My biggest complaint about this deck is it’s size. They are the same size as the Dark Goddess Tarot which means the deck will be difficult to shuffle for someone with small hands. I consider myself to have medium-size hands and I find them a challenge. So I will give the deck a borderectomy (I have grown to dislike borders on my Tarot cards) and that should make shuffling the cards easier. Oh and I would love it if Ellen created a longer, more detailed companion book but I digress.
So, to wrap it all up – do I recommend this deck? It depends. If you find yourself drawn to ancient cultures I think you will find much in this deck to feed your interests. If you are interested in learning a bit about an ancient culture that was less aggressive and misogynistic but no less cultured and civilized than Mycenaean Greece, this deck will intrigue you. If you seek decks that challenge you to expand your horizons and explore new perspectives and meanings for the cards, this deck will enthrall you. If you want to support privately printed, small batch published decks then this will fit your bill.
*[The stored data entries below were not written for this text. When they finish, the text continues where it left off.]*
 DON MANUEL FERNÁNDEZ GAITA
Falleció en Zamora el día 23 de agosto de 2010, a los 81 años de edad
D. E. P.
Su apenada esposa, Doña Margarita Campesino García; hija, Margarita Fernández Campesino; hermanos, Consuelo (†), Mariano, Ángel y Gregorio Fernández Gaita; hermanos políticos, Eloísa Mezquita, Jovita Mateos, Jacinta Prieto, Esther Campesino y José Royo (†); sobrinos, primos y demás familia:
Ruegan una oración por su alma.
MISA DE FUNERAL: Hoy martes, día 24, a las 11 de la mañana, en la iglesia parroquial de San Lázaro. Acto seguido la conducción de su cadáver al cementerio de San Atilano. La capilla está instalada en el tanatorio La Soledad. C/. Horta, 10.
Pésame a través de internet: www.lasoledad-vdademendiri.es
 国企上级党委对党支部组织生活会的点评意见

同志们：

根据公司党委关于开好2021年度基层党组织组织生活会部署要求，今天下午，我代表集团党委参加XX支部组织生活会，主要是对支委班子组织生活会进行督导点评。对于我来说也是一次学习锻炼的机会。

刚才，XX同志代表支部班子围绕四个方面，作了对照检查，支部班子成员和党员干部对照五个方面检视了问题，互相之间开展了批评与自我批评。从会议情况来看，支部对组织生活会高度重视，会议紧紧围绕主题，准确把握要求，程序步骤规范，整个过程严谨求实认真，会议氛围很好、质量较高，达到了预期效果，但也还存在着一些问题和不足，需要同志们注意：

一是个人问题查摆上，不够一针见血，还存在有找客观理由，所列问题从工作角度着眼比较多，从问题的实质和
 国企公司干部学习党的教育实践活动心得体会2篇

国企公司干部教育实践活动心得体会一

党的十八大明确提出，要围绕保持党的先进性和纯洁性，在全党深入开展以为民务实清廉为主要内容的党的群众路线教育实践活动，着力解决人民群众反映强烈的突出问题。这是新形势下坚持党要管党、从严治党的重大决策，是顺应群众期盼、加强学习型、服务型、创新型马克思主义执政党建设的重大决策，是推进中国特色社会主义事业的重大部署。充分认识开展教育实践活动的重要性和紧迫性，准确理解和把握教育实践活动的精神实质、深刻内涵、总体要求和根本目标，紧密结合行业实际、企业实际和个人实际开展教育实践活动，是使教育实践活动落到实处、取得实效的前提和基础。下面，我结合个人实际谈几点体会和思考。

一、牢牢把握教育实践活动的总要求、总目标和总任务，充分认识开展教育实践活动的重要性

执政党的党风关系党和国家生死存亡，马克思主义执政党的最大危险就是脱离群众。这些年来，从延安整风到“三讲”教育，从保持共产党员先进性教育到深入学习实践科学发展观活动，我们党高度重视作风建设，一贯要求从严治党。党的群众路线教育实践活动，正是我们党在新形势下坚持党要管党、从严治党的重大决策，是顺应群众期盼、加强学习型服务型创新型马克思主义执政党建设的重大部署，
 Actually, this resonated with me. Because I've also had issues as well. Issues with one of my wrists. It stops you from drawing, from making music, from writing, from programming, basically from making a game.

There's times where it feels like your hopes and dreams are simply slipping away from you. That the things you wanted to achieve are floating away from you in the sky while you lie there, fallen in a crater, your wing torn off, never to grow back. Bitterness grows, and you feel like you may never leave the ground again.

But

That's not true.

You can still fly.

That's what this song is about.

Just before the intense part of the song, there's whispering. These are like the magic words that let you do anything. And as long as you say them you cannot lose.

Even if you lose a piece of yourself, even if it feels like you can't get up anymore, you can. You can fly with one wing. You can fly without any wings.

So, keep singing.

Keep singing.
I will admit that prior to actually seeing this deck I was on the fence about acquiring it. The likelihood is that I would have purchased it to support Ellen if for no other reason. Now that I’ve played with it a bit and explored it energies I am eager to give it a longer test run and see where it takes me. The artwork is lovely and calls to something within me I wasn’t even aware existed. It tantalizes me like sunlight sparkling across a still lake. It shimmers and dazzles but in a quiet, understated manner like a classic beauty who is at first overshadowed her her more showy, extroverted sisters but whose true value is soon acknowledge and honored.
So if you haven’t already done so, get your copy of the delightfully delicious Minoan Tarot here
And if you’re still up in the air about purchasing a copy, you can read additional reviews here
It looks good for me. So far I don’t have any of Ellen’s decks, but I liked this because it reminds me of the Etruscan Tarot that Lo Scarabeo published. I tend to like quiet decks, where you go with what comes up. Also I love history, period.
People complained about the Etruscan and its so-called simplicity but I found it had depth and this deck looks the same, particularly for someone like me who buries herself in reading about history continually.
Too bad about the price and shipping–way beyond me. I liked your review though Debbie. It’s good to see that different decks are still able to be published.
Yes, I can see the resemblance between the Minoan and the Etruscan – both have a quiet elegance that in no way lessens their impact and depth. It is definitely a deck that will appeal to history buffs.
I would definitely put this deck into the “worth saving up to purchase” category. Or maybe you can ask someone to buy it for you as a gift. ;D I hope you are able to get a copy some day.